September 22 1995 saw the release of one of the most iconic American features of the decade. Seven, a serial killer thriller, was directed by David Fincher from an outstanding screenplay and played by a top-notch lead cast. The mainstream audience was caught unawares by the bleakness of its story and the sheer shock value of its climax. Even now, more than a quarter century later it is remembered and praised by film fans and critics alike.
On that exact same day, another American feature premiered in cinemas. Not as fondly remembered as Seven, although to its credit it too is well remembered by audiences. If ever there was a more appropriate double bill to capture American screen culture, I cannot think of it. While Seven captured a mass audience’s desire for violence, Paul Verhoeven’s Showgirls was there for the sex.

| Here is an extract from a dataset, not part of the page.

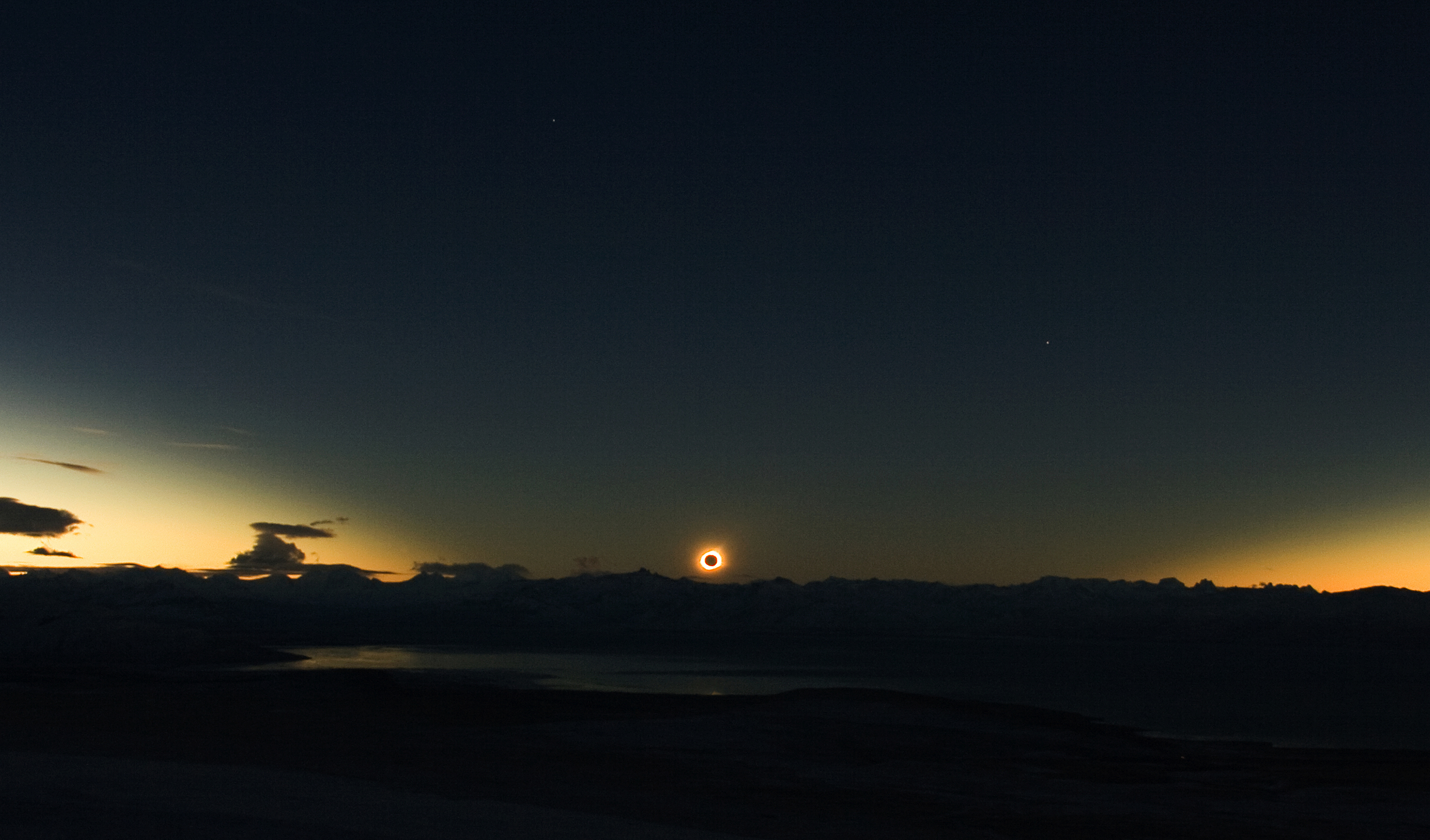 SUNSET TOTAL SOLAR ECLIPSE AT EL CALAFATE, ARGENTINA ON JULY 11, 2010. © 2010 LUKAS GORNISIEWICZ & DAVID MAKEPEACE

At the time Showgirls was widely reviled. Critics took seemingly enormous pleasure in cutting the ridiculous drama down to size, while audiences simply stayed away. Like many unpopular movies, however, Showgirls started to build a cult audience. The late night screenings began to appear, followed – as always – by the ambitious attempts at critical re-appraisal. That cult appeal and passionate defence of ‘Verhoeven’s folly’ forms the basis of You Don’t Nomi (2019) – a 2019 documentary directed by Jeffrey McHale.
You Don’t Nomi tracks the release of Showgirls and its initial reception. It showcases how the film became a camp classic for San Francisco’s LGBTIQ crowd, as well as how some critics and cultural observers have attempted to re-frame the film as a deliberate satire. It is clearly made with a lot of affection, but fairness as well: arguments both for and against the film are aired and explored.
To McHale’s credit, You Don’t Nomi expands beyond an elevated DVD special feature and really does study the phenomenon of cultural contrarianism. Pretty much every film ever made will have its fans, each keen to defend their love through whatever way they are able. It is a valuable record of how cult followings are formed, and how fans come to express their affection through communal activity and transformational works; there is a great section exploring the off-Broadway stage musical. The film also takes time to address Paul Verhoeven as a director, incorporating not just his Hollywood work like Robocop and Starship Troopers but also his earlier Dutch films. It is genuinely interesting to see just how in alignment Showgirls is to much of his earlier output.
Importantly, this is a kind work. It defends Showgirls in places, and argues that it is unmitigated trash in others, but it does so with a sense of fairness. It is particularly gentle on the people who made the film; particularly star Elizabeth Berkley, who through virtue of being female and blonde appeared to bear the brunt of the ridicule back in 1995. In many ways You Don’t Nomi redeems her, and rights something of an injustice.
Obviously to enjoy a Hollywood documentary one has to like Hollywood, and ideally have an interest in the films or filmmakers each documentary covers. You Don’t Nomi is no different, but whether you loved, hated, or ignored Showgirls back in 1995 it is actually worth the revisit via McHale’s film.
In Australia, You Don’t Nomi has been released on its own on DVD, and as a supporting feature on the Showgirls bluray – in both cases via Umbrella Entertainment.